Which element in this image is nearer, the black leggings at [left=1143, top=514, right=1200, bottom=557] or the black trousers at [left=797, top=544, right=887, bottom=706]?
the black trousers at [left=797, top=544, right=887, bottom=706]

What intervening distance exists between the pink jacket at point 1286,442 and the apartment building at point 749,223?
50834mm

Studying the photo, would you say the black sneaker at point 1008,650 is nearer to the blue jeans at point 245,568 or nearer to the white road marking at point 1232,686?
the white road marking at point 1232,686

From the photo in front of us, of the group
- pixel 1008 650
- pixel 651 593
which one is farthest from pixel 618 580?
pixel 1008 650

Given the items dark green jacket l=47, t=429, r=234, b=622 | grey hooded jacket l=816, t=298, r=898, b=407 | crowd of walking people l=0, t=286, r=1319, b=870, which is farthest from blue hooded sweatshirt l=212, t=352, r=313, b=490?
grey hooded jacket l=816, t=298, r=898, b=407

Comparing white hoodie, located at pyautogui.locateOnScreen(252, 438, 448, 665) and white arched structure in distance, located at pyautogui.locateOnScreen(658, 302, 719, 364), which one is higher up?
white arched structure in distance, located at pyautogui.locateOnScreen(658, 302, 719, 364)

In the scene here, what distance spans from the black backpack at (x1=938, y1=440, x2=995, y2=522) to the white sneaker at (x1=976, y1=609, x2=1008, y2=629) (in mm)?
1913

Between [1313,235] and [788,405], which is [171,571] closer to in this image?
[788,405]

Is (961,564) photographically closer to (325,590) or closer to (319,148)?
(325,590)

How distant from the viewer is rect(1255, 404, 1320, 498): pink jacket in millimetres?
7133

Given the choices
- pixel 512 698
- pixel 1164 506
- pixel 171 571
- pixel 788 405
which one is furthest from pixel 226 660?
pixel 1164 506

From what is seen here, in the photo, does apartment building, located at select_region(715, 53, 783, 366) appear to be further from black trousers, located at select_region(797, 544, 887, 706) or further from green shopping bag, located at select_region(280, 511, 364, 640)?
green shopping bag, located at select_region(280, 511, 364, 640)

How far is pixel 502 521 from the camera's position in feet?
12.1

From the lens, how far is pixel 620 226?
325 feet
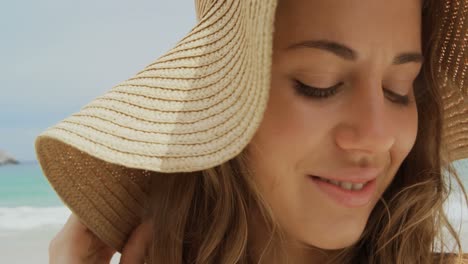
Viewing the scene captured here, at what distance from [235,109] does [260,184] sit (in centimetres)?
28

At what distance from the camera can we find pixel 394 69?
3.80ft

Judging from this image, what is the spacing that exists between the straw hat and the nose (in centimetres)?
24

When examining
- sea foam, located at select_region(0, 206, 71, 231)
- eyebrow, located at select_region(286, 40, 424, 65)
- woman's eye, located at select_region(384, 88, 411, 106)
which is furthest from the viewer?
sea foam, located at select_region(0, 206, 71, 231)

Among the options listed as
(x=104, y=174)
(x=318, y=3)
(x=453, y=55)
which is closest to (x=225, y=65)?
(x=318, y=3)

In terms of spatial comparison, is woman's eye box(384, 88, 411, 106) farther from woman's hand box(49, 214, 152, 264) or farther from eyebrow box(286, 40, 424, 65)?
woman's hand box(49, 214, 152, 264)

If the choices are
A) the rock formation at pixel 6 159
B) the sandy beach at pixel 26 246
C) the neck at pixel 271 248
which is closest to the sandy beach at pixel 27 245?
the sandy beach at pixel 26 246

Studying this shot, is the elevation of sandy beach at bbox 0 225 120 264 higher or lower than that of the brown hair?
lower

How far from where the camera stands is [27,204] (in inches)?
309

____________________

EXERCISE DETAILS: Please update the whole listing above by swapping "apartment building" for "residential tower" wherever it occurs, changing nothing else. Leave out the pictures.

FINISHED ANSWER:
Which element in this image is nearer, the black leggings at [left=1143, top=514, right=1200, bottom=557] or the black trousers at [left=797, top=544, right=887, bottom=706]?
the black trousers at [left=797, top=544, right=887, bottom=706]

What intervening distance exists between the pink jacket at point 1286,442 and the residential tower at point 749,223?
50834mm

Studying the photo, would you say the black sneaker at point 1008,650 is nearer to the blue jeans at point 245,568 or nearer to the white road marking at point 1232,686?
the white road marking at point 1232,686

From the photo in front of us, of the group
- pixel 1008 650
- pixel 651 593
which one is farthest from pixel 618 580?
pixel 1008 650

Given the items dark green jacket l=47, t=429, r=234, b=622 | grey hooded jacket l=816, t=298, r=898, b=407 | crowd of walking people l=0, t=286, r=1319, b=870, which is farthest from blue hooded sweatshirt l=212, t=352, r=313, b=490?
grey hooded jacket l=816, t=298, r=898, b=407

Comparing white hoodie, located at pyautogui.locateOnScreen(252, 438, 448, 665) and white arched structure in distance, located at pyautogui.locateOnScreen(658, 302, 719, 364), which one is higher up?
white arched structure in distance, located at pyautogui.locateOnScreen(658, 302, 719, 364)

In the scene here, what distance spans from the black backpack at (x1=938, y1=440, x2=995, y2=522) to the white sneaker at (x1=976, y1=609, x2=1008, y2=629) (in mm)?
1913

Between [1313,235] and [788,405], which is [171,571] closer to in this image?
[788,405]

Is (961,564) photographically closer to (325,590) or closer to (319,148)?
(325,590)

How distant from the viewer is rect(1255, 404, 1320, 498): pink jacket in millimetres?
7133

Given the choices
- pixel 512 698
- pixel 1164 506
- pixel 171 571
- pixel 788 405
which one is furthest from pixel 226 660?
pixel 1164 506

From what is seen here, in the photo, does residential tower, located at select_region(715, 53, 783, 366) appear to be further from black trousers, located at select_region(797, 544, 887, 706) or further from green shopping bag, located at select_region(280, 511, 364, 640)?
green shopping bag, located at select_region(280, 511, 364, 640)

How far is pixel 502 521 from the camera's position in feet?
12.1

From the lens, how far is pixel 620 226?
325 feet
Viewing the scene captured here, at what distance from [235,109] does [260,184] sit (in centimetres)?
28

At what distance from the camera can we find pixel 394 69?
3.80ft

Judging from this image, what is the spacing that exists between the straw hat and the nose (in centimetres)?
24

When examining
- sea foam, located at select_region(0, 206, 71, 231)
- eyebrow, located at select_region(286, 40, 424, 65)
- woman's eye, located at select_region(384, 88, 411, 106)
which is furthest from the viewer?
sea foam, located at select_region(0, 206, 71, 231)

Among the options listed as
(x=104, y=174)
(x=318, y=3)
(x=453, y=55)
which is closest to (x=225, y=65)?
(x=318, y=3)

In terms of spatial comparison, is woman's eye box(384, 88, 411, 106) farther from woman's hand box(49, 214, 152, 264) or farther from eyebrow box(286, 40, 424, 65)?
woman's hand box(49, 214, 152, 264)

If the choices are
A) the rock formation at pixel 6 159
B) the sandy beach at pixel 26 246
C) the neck at pixel 271 248
which is closest to the sandy beach at pixel 27 245?
the sandy beach at pixel 26 246

Studying this shot, is the elevation of sandy beach at bbox 0 225 120 264 higher or lower than that of the brown hair?
lower

How far from where the camera stands is [27,204] (in inches)?
309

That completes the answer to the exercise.